[Items drawn from a data source]

▶

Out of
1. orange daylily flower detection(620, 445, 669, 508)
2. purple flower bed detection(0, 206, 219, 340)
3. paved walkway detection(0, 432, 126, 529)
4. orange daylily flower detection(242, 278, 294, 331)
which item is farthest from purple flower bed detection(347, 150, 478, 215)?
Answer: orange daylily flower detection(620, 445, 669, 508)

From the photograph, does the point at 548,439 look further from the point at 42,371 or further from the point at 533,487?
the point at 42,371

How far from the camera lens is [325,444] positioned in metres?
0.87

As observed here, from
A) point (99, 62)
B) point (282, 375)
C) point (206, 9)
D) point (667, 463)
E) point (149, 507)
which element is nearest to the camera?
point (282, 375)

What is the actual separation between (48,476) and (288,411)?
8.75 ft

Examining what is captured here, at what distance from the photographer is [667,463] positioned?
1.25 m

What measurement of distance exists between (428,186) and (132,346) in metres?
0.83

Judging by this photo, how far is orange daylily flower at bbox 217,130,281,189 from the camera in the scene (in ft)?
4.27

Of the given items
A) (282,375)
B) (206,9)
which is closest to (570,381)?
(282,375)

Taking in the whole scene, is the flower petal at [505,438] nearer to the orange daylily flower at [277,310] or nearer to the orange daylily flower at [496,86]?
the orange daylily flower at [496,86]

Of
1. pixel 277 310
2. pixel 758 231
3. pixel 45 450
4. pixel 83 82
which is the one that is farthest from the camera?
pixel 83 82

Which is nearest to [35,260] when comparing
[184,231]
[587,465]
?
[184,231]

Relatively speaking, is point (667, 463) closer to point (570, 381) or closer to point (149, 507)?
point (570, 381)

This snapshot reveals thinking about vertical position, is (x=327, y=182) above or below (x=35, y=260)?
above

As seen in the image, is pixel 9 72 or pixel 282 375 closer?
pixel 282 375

◀
▶

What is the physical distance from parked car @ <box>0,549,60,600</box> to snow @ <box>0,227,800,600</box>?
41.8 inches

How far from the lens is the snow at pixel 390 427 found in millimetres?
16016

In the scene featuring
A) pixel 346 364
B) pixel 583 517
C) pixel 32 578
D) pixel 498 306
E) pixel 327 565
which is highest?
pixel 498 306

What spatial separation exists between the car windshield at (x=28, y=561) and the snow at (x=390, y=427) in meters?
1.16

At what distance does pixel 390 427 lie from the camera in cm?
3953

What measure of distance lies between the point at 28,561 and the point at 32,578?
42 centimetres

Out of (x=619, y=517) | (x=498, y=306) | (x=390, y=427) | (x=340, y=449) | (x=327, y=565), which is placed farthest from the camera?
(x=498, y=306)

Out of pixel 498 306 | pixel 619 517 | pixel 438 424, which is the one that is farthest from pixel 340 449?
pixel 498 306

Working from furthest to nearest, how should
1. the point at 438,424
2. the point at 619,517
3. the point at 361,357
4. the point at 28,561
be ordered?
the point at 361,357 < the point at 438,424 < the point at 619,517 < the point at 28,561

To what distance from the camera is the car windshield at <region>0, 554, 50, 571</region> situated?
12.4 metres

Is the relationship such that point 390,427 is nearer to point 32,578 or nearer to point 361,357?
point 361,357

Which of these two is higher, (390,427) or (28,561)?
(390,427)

◀

*Problem to solve*
In the records above, how many lines contain the string "nearest" with matching case? Give only the number.

*Task answer*
3